STUDY MATERIAL »
>>

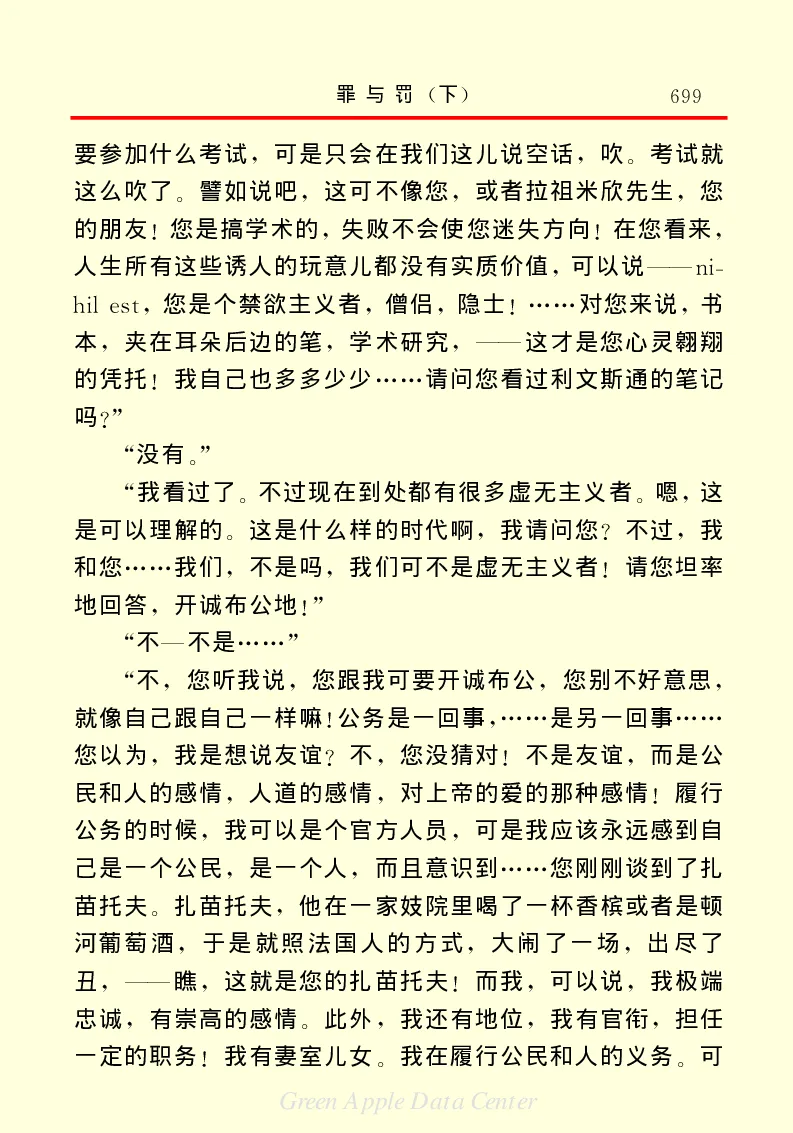 罪与罚（下）　699

要参加什么考试，可是只会在我们这儿说空话，吹。考试就这么吹了。譬如说吧，这可不像您，或者拉祖米欣先生，您的朋友！您是搞学术的，失败不会使您迷失方向！在您看来，人生所有这些诱人的玩意儿都没有实质价值，可以说——nihil est，您是个禁欲主义者，僧侣，隐士！……对您来说，书本，夹在耳朵后边的笔，学术研究，——这才是您心灵翱翔的凭托！我自己也多多少少……请问您看过利文斯通的笔记吗？”

“没有。”

“我看过了。不过现在到处都有很多虚无主义者。嗯，这是可以理解的。这是什么样的时代啊，我请问您？不过，我和您……我们，不是吗，我们可不是虚无主义者！请您坦率地回答，开诚布公地！”

“不—不是……”

“不，您听我说，您跟我可要开诚布公，您别不好意思，就像自己跟自己一样嘛！公务是一回事，……是另一回事……您以为，我是想说友谊？不，您没猜对！不是友谊，而是公民和人的感情，人道的感情，对上帝的爱的那种感情！履行公务的时候，我可以是个官方人员，可是我应该永远感到自己是一个公民，是一个人，而且意识到……您刚刚谈到了扎苗托夫。扎苗托夫，他在一家妓院里喝了一杯香槟或者是顿河葡萄酒，于是就照法国人的方式，大闹了一场，出尽了丑，——瞧，这就是您的扎苗托夫！而我，可以说，我极端忠诚，有崇高的感情。此外，我还有地位，我有官衔，担任一定的职务！我有妻室儿女。我在履行公民和人的义务。可

Green Apple Data Center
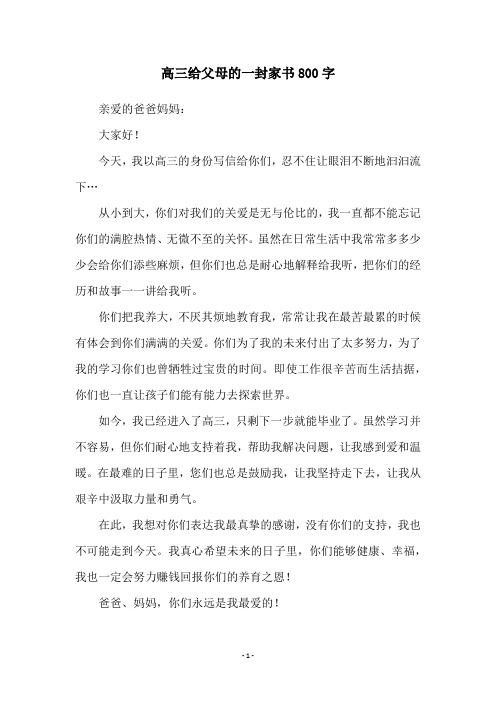 高三给父母的一封家书800字

亲爱的爸爸妈妈：

大家好！

今天，我以高三的身份写信给你们，忍不住让眼泪不断地汩汩流下…

从小到大，你们对我们的关爱是无与伦比的，我一直都不能忘记你们的满腔热情、无微不至的关怀。虽然在日常生活中我常常多多少少会给你们添些麻烦，但你们也总是耐心地解释给我听，把你们的经历和故事一一讲给我听。

你们把我养大，不厌其烦地教育我，常常让我在最苦最累的时候有体会到你们满满的关爱。你们为了我的未来付出了太多努力，为了我的学习你们也曾牺牲过宝贵的时间。即使工作很辛苦而生活拮据，你们也一直让孩子们能有能力去探索世界。

如今，我已经进入了高三，只剩下一步就能毕业了。虽然学习并不容易，但你们耐心地支持着我，帮助我解决问题，让我感到爱和温暖。在最难的日子里，您们也总是鼓励我，让我坚持走下去，让我从艰辛中汲取力量和勇气。

在此，我想对你们表达我最真挚的感谢，没有你们的支持，我也不可能走到今天。我真心希望未来的日子里，你们能够健康、幸福，我也一定会努力赚钱回报你们的养育之恩！

爸爸、妈妈，你们永远是我最爱的！

- 1 -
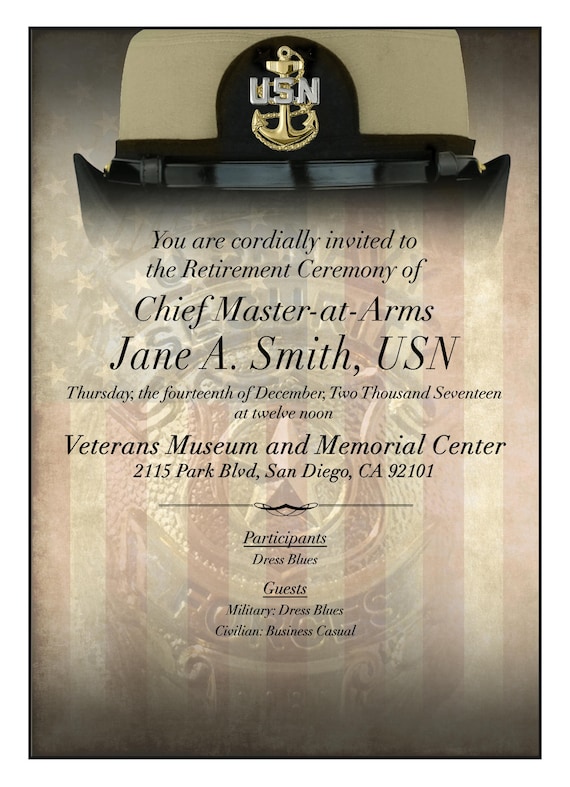 USN

You are cordially invited to the Retirement Ceremony of

Chief Master-at-Arms

Jane A. Smith, USN

Thursday, the fourteenth of December, Two Thousand Seventeen at twelve noon

Veterans Museum and Memorial Center

2115 Park Blvd, San Diego, CA 92101

Participants

Dress Blues

Guests

Military: Dress Blues

Civilian: Business Casual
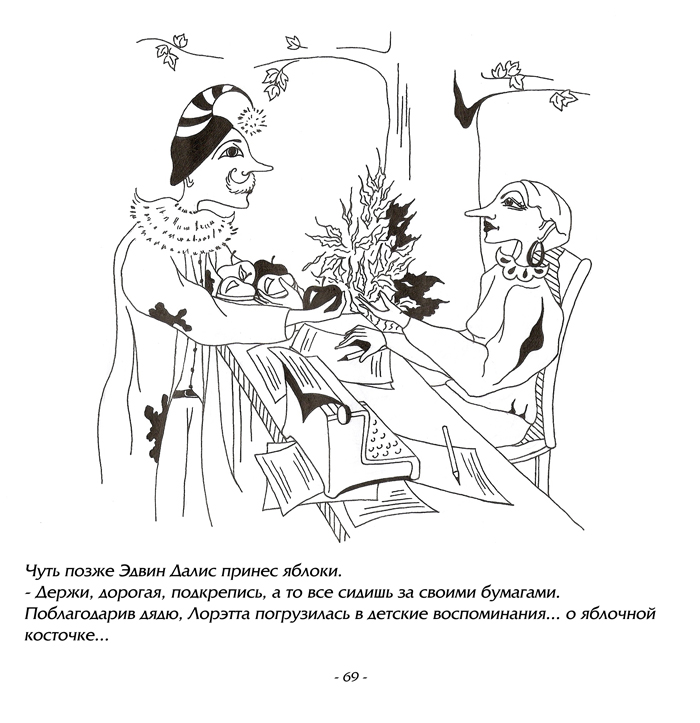 Чуть позже Эдвин Далис принес яблоки.
- Держи, дорогая, подкрепись, а то все сидишь за своими бумагами.
Поблагодарив дядю, Лорэтта погрузилась в детские воспоминания... о яблочной косточке...

- 69 -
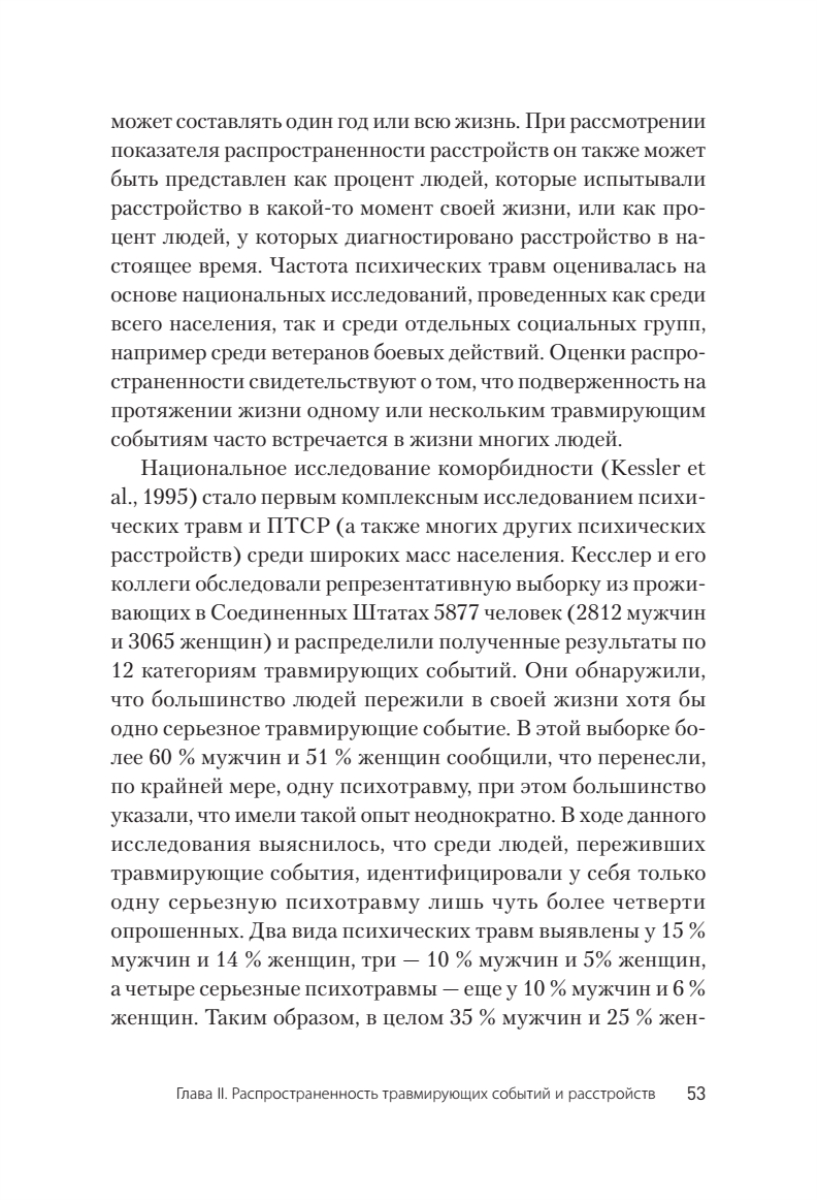 может составлять один год или всю жизнь. При рассмотрении показателя распространенности расстройств он также может быть представлен как процент людей, которые испытывали расстройство в какой-то момент своей жизни, или как процент людей, у которых диагностировано расстройство в настоящее время. Частота психических травм оценивалась на основе национальных исследований, проведенных как среди всего населения, так и среди отдельных социальных групп, например среди ветеранов боевых действий. Оценки распространенности свидетельствуют о том, что подверженность на протяжении жизни одному или нескольким травмирующим событиям часто встречается в жизни многих людей.

Национальное исследование коморбидности (Kessler et al., 1995) стало первым комплексным исследованием психических травм и ПТСР (а также многих других психических расстройств) среди широких масс населения. Кесслер и его коллеги обследовали репрезентативную выборку из проживающих в Соединенных Штатах 5877 человек (2812 мужчин и 3065 женщин) и распределили полученные результаты по 12 категориям травмирующих событий. Они обнаружили, что большинство людей пережили в своей жизни хотя бы одно серьезное травмирующие событие. В этой выборке более 60 % мужчин и 51 % женщин сообщили, что перенесли, по крайней мере, одну психотравму, при этом большинство указали, что имели такой опыт неоднократно. В ходе данного исследования выяснилось, что среди людей, переживших травмирующие события, идентифицировали у себя только одну серьезную психотравму лишь чуть более четверти опрошенных. Два вида психических травм выявлены у 15 % мужчин и 14 % женщин, три — 10 % мужчин и 5% женщин, а четыре серьезные психотравмы — еще у 10 % мужчин и 6 % женщин. Таким образом, в целом 35 % мужчин и 25 % жен-

Глава II. Распространенность травмирующих событий и расстройств 53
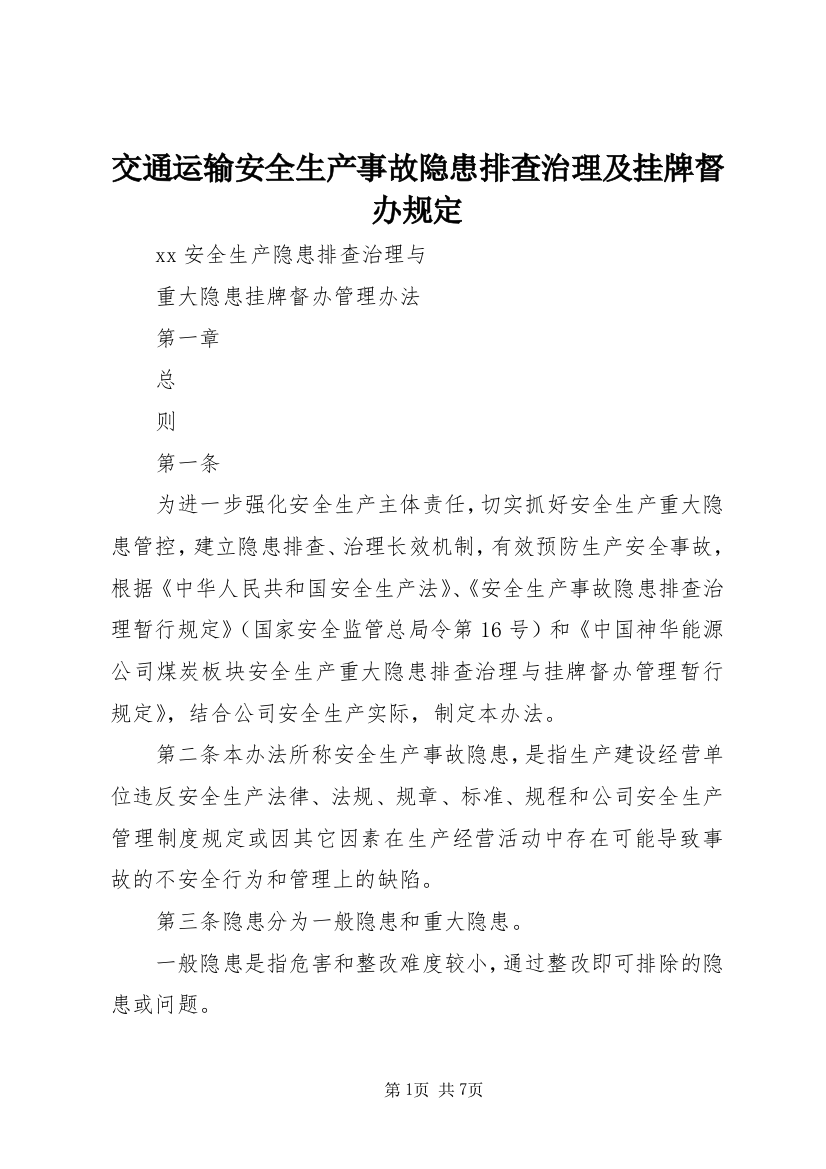 交通运输安全生产事故隐患排查治理及挂牌督办规定

xx 安全生产隐患排查治理与

重大隐患挂牌督办管理办法

第一章

总

则

第一条

为进一步强化安全生产主体责任，切实抓好安全生产重大隐患管控，建立隐患排查、治理长效机制，有效预防生产安全事故，根据《中华人民共和国安全生产法》、《安全生产事故隐患排查治理暂行规定》（国家安全监管总局令第 16 号）和《中国神华能源公司煤炭板块安全生产重大隐患排查治理与挂牌督办管理暂行规定》，结合公司安全生产实际，制定本办法。

第二条本办法所称安全生产事故隐患，是指生产建设经营单位违反安全生产法律、法规、规章、标准、规程和公司安全生产管理制度规定或因其它因素在生产经营活动中存在可能导致事故的不安全行为和管理上的缺陷。

第三条隐患分为一般隐患和重大隐患。

一般隐患是指危害和整改难度较小，通过整改即可排除的隐患或问题。

第1页 共7页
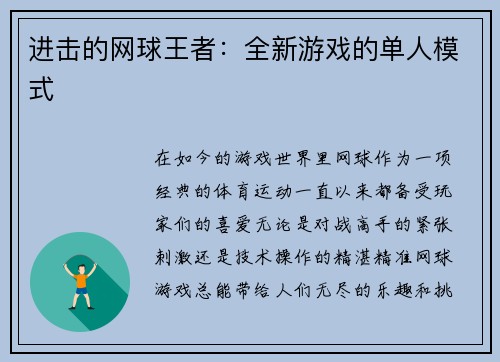 进击的网球王者：全新游戏的单人模式

在如今的游戏世界里网球作为一项经典的体育运动一直以来都备受玩家们的喜爱无论是对战高手的紧张刺激还是技术操作的精湛精准网球游戏总能带给人们无尽的乐趣和挑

<<

WHAT THE TASK ASKS » Counting only lines of the data above that hold "Center", report the total and nothing else.

RESULT » 2